• **Texte fourni**
<<<<
Mesure de la visibilité pub… Pourquoi c'est encore le grand flou ?
Parce qu'ils ont dû mal à s'accorder dans leurs résultats et qu'ils peinent à appréhender certains formats, les mesureurs de publicité sont plus que jamais critiqués. Mais les torts sont partagés.
"C'est à s'en arracher les cheveux !" Ce patron de trading desk n'en décolère pas : la collaboration avec les mesureurs de visibilité est devenue aussi compliquée que leurs interfaces de reporting. "On perd un temps fou à essayer de réconcilier les résultats remontés par les outils qu'utilisent nos partenaires, chacun utilisant une terminologie qui lui est propre. Et la plupart du temps, on n'y arrive même pas", fulmine notre contestataire. Difficile de lui donner tort. Adtech News a ainsi missionné un trading desk pour comparer les résultats remontés par deux des plus gros acteurs du marché français sur une même campagne display. Et un simple coût d'œil aux interfaces des deux outils permet de prendre la mesure du casse-tête. Pas une des colonnes affichées n'utilise le même terme… Le mesureur A parle de "Tracked Ads" là où le mesureur B parle de "Total Ads". Et les "Impressions" du premier deviennent des "Measured Ads" chez le second.
Ces divergences sémantiques seraient faciles à éluder si elles ne s'accompagnaient pas, en prime, d'écarts significatifs dans les résultats communiqués. Première surprise, le nombre d'impressions analysées par chacun des outils n'est pas le même. Le premier en a scanné 6,1 millions contre 5,6 millions pour le second. Entre les deux, un écart de 500 000 impressions dont on se demande bien où elles ont pu passer. Mais c'est surtout les taux de visibilité moyen remontés qui interpellent. Il est de 78,5% chez le mesureur A contre 66,4% chez le mesureur B ! Un différentiel de 12 points qui pose forcément problème alors que le marché a érigé la visibilité en une devise qui se monnaie très cher. "On ne parle plus de simples outils de mesure mais d'outils qui alimentent une négociation entre acheteurs et vendeurs", rappelle le patron des activités numériques de Reworld Media, Jérémy Parola.
"On ne parle plus de simples outils de mesure mais d'outils qui alimentent une négociation entre acheteurs et vendeurs"
Nombreux sont aujourd'hui les annonceurs qui ne veulent payer que pour les impressions vues. Certains mettent en place des filtres dans leurs outils d'achat. D'autres peuvent exiger que la valeur de l'inventaire qu'ils ont acheté soit revue à la baisse si elle ne correspond pas à leurs standards de visibilités. Dans tous les cas, c'est le mesureur auquel ils font appel qui fait office de juge de paix… et tant pis pour les régies dont les chiffres remontés en interne divergeraient. "C'est difficile de se faire entendre lorsque qu'un mesureur attribue 20% de visibilité à l'un de vos emplacements alors qu'il se situe autour des 70% de moyenne chez vous", illustre Jérémy Parola. Si les relations avec l'acheteur sont plutôt bonnes, il est toujours possible de creuser pour identifier le problème, voire trouver un terrain d'entente. Dans le cas contraire, les discussions prennent vite une tournure houleuse, chacun se renvoyant la faute.
>>>>
• **Données fournies**
<<<<
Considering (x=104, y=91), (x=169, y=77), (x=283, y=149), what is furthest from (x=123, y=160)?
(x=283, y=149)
>>>>
• **Exercices**
1 > Extrayez de l'article sur la visibilité publicitaire le passage situé entre « Parce qu'ils ont » et « torts sont partagés. », ces deux extrémités comprises.
2 > Relevez tous les termes que l'article sur la visibilité publicitaire cite comme intitulés de colonnes dans les interfaces des deux mesureurs.
La liste n'a aucun rapport avec l'article sur la visibilité publicitaire.

• **Réponses**
1 >
Parce qu'ils ont dû mal à s'accorder dans leurs résultats et qu'ils peinent à appréhender certains formats, les mesureurs de publicité sont plus que jamais critiqués. Mais les torts sont partagés.

2 >
- Tracked Ads
- Total Ads
- Impressions
- Measured Ads